Basically, it is very unclear what your position is going to be from moment to moment. The order flow is unpredictable.

It's very seat of your pants stuff.

In a dealing room you have less time to concentrate on your position. However, you can listen to what's going on with the other dealers. So if I'm on cable I might listen to what the trader is doing on Swissy as what's going on there might spill over to cable.

When you're trading on your own account you can be more strategic. You can know what you're going to do, use stop losses, set yourself profit targets and so on.

 

JP: Can you tell me about your trading style and how it differs now that you trade for your own account (as a private trader)?

MS: It's not that different actually. I take a view on where the market is going and then trade it. I use gut feel.

I don't use charts, mainly because I'm not used to using them. I also don't use technical analysis. I'm not saying charts and technical analysis are bad. Some people make money using them. It's just that I don't use them.

I started out trading forex in the mid-70s when trades were often done by telex. In the 80s the technology started to change and you had squawk boxes and later you'd do trades via a system called Reuters Direct. Basically the technology completely changed.

Also, people didn't start talking about charts in my recollection with any frequency until about 1983.

 

JP: That's interesting because a lot of other forex traders who leave bank trading desks find they couldn't make it as private traders. The differences were too great.

MS: Yes, that's true and I know people who've struggled with that.

For me it was not a problem. I don't feel a need to be near other traders and dealers to get a feel for the market. For others that's difficult.

 

JP: Can you tell me how you trade?

MS: When I start in the morning, I read the news and find out what happened overnight in Asia (Martin was based in the UK at the time of this interview). That helps me get a feel for the market.

I then look at the prices and then take a view on where I think the market is going. I'll use a stop-loss on my trades.

I set monthly profit targets and usually for the first week of trading of the month I'll trade with quite tight stop losses. I start trading at the beginning of the month from the basis that profit-wise I'm starting from zero.

 

JP: How long do your trades last on average?

MS: Probably about two hours. But it can be anything from a few seconds to a day. Sometimes I might carry the position over-night and will use a stop loss with it.

 

JP: So do you take notice of factors such as support & resistance levels at all?

MS: Yes up to a point. I may read about them in the market reports and I'll make a note of them, but they aren't necessarily a big influence on my trading. In Asia support and resistance is very influential on the market. You have people who just trade off only support and resistance levels.

 

JP: Were there any books, which you found useful with regards to trading?

MS: To be honest I've not read any forex books. However, I did really enjoy George Soros's book The Alchemy of Finance. I think he really understood things such as herd mentality, not that it specifically relates to just forex.

 

JP: Given your very discretionary approach to trading (not using a mechanistic trading system), how do you remain disciplined and deal with negative emotions?

MS: Discipline is very difficult and there's no easy way of dealing with emotions.

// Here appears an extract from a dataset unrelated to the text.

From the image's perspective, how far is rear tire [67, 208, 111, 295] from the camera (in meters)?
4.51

Anyone coming to the market for the first time is going to find that hard to deal with I'm afraid.

A classic mistake people make – and I've done it myself a few times – is that they move their stop losses as the trade loses money and then they start doubling up their positions ie trying to reduce the average cost of the trade.

Most people try to do this sort of thing from time to time or they fall in love with their positions, which is dangerous.

I've only ever known 5-6 people who would just cut their losses every time, regardless, when their stops were hit. They'd be ruthless about it. It's something most people can't do.

If I feel negative emotions about my trading then I will stop trading for a bit, but never for more than a day.